STUDY QUESTIONS:
- A) In the article on organ donor consent for driving licenses, retype the part from "The MTD will" up to and including "ministry data showed.".
- B) Put this sentence from the driving license article into Spanish: "More than 4,000 people die every year due to liver and kidney failure alone in this country, ministry data showed."

GIVEN PASSAGE:
New driving licences with organ donation consent
Anyone applying for the new electronic driving licence from the Motor Traffic Department (MTD) will be obliged to answer a question on joining the organ donor register to increase the number of organ donors for transplant purposes, officials said.
Action has been taken to amend forms of obtaining and renewing driving licences by including a declaration giving the consent of drivers to donate their organs and to indicate that will on the driving licence.
The Health Ministry has expedited the inclusion of information on whether a person is a donor or not in his/her driving licence to facilitate a national transplant programme to meet the existing demand for organs, Minister Dr. Rajitha Senaratne told the Business Times.
The MTD will maintain the e-register of organ donors enabling hospital authorities to obtain vital information in the event of an accident.
This data base will help determine whether the motorists are willing to donate their organs in case of death in an accident. Motorists who are brain dead or dead via circulatory death can also donate their organs, he disclosed.
This proposal has been approved by the Cabinet in the midst of Sri Lanka increasingly having the need for a national transplant programme to meet the existing demand for organs.
Health Ministry statistics show that annually more than 2,000 people die due to kidney failure. Nearly 1,700 die due to cirrhosis or advanced liver disease; this statistic is limited to state hospitals.
More than 4,000 people die every year due to liver and kidney failure alone in this country, ministry data showed.
At present the most common form of organ donation is through live donors, he said adding that there were eight kidney transplant centres attached to national hospitals in the country.

(Saved items from a collection)
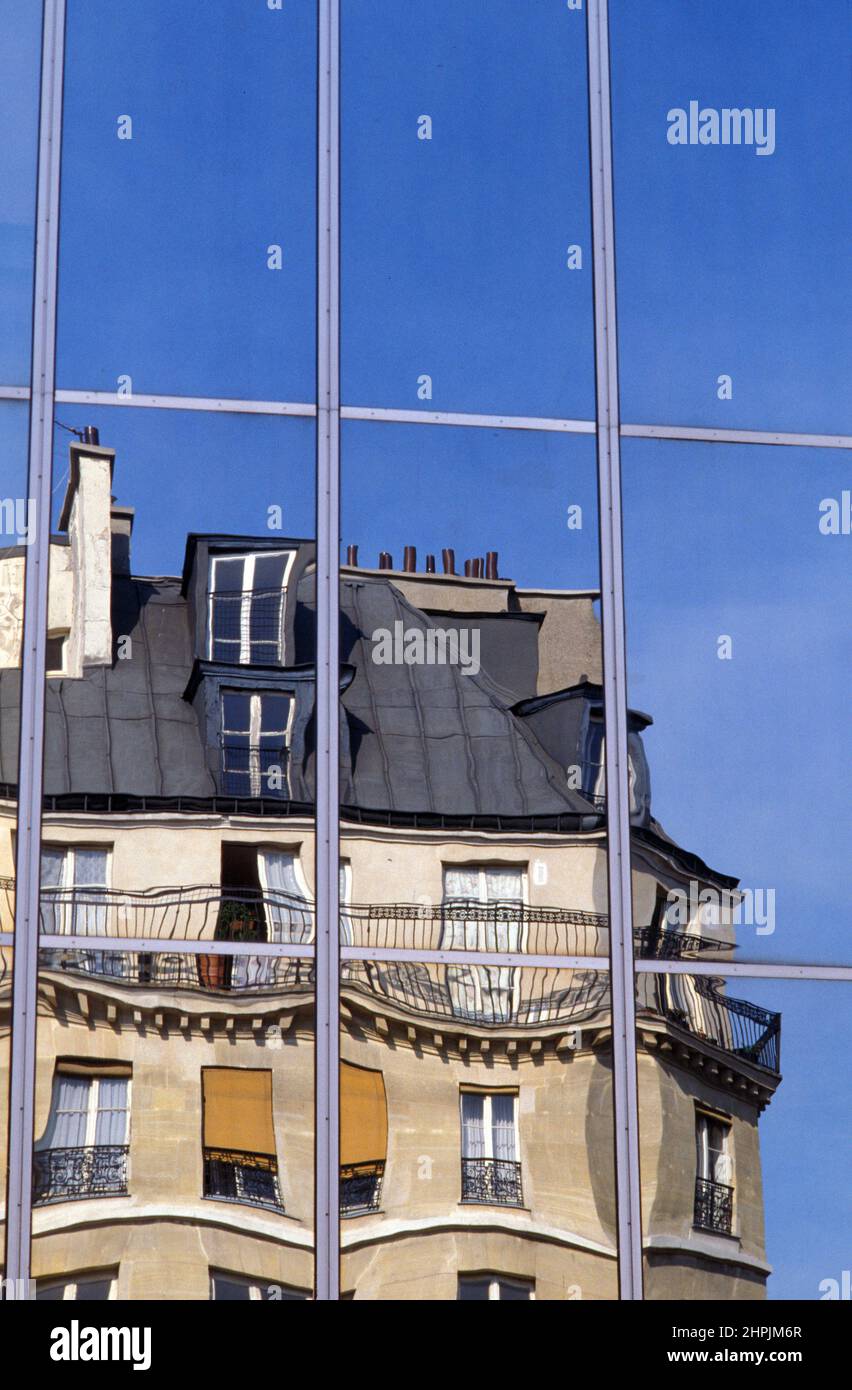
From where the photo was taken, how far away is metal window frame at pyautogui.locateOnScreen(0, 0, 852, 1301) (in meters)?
9.71

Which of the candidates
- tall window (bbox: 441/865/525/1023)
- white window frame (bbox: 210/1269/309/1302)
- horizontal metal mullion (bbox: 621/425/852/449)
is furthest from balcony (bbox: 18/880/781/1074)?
horizontal metal mullion (bbox: 621/425/852/449)

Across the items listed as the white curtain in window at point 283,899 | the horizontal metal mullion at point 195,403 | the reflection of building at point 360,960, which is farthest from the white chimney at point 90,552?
the white curtain in window at point 283,899

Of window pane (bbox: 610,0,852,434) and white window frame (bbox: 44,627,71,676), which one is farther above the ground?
window pane (bbox: 610,0,852,434)

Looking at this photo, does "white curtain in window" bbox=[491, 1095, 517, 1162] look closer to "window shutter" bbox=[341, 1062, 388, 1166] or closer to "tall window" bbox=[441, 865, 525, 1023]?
"tall window" bbox=[441, 865, 525, 1023]

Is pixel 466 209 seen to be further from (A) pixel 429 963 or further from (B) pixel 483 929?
(A) pixel 429 963

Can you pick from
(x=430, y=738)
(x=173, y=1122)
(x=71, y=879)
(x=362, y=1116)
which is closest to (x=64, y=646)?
(x=71, y=879)

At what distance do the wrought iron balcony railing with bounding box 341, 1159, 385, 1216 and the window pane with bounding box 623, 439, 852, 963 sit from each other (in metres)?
1.93

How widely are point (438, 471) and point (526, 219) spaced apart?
5.45ft

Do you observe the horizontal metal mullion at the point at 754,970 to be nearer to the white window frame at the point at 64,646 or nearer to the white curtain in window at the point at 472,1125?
the white curtain in window at the point at 472,1125

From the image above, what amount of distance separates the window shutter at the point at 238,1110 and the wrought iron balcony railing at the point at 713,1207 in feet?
7.37

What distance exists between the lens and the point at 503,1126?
9828 mm

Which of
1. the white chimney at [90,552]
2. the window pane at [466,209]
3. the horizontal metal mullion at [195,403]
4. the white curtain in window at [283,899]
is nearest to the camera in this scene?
the white curtain in window at [283,899]

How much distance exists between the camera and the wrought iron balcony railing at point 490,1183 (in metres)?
9.74
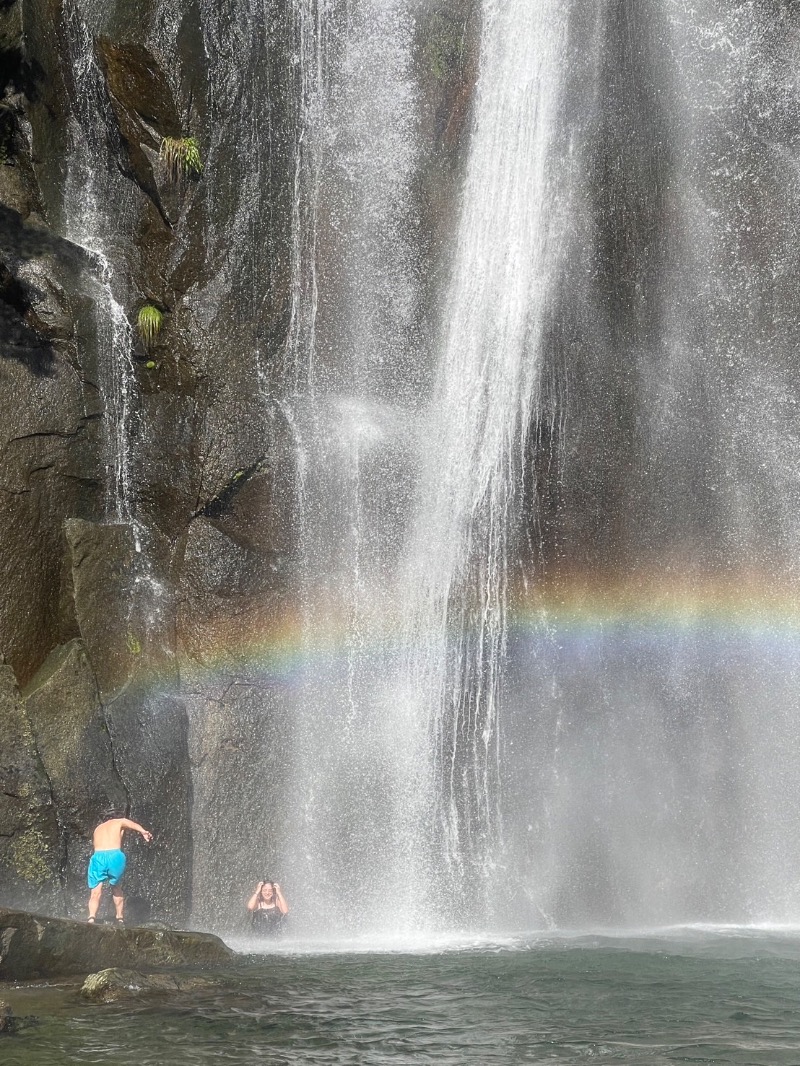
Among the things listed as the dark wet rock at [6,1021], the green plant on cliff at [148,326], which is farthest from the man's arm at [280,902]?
the green plant on cliff at [148,326]

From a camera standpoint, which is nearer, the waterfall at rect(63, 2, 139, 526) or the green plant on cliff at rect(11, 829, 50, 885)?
the green plant on cliff at rect(11, 829, 50, 885)

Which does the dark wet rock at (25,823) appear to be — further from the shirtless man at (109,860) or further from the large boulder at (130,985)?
the large boulder at (130,985)

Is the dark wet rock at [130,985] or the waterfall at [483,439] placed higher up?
the waterfall at [483,439]

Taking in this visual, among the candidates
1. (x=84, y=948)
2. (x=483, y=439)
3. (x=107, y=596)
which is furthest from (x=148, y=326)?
(x=84, y=948)

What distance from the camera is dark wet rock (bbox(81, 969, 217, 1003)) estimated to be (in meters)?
9.27

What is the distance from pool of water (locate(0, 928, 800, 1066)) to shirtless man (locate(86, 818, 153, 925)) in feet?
5.76

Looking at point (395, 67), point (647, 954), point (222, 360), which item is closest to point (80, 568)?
point (222, 360)

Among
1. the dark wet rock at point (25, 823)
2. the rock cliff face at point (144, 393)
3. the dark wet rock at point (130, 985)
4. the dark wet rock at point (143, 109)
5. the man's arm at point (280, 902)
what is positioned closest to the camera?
the dark wet rock at point (130, 985)

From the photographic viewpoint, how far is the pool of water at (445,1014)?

RESPONSES FOR EACH TASK:
- A)
The MTD will maintain the e-register of organ donors enabling hospital authorities to obtain vital information in the event of an accident.
This data base will help determine whether the motorists are willing to donate their organs in case of death in an accident. Motorists who are brain dead or dead via circulatory death can also donate their organs, he disclosed.
This proposal has been approved by the Cabinet in the midst of Sri Lanka increasingly having the need for a national transplant programme to meet the existing demand for organs.
Health Ministry statistics show that annually more than 2,000 people die due to kidney failure. Nearly 1,700 die due to cirrhosis or advanced liver disease; this statistic is limited to state hospitals.
More than 4,000 people die every year due to liver and kidney failure alone in this country, ministry data showed.

- B) Más de 4.000 personas mueren cada año solo por insuficiencia hepática y renal en este país, según mostraron los datos del ministerio.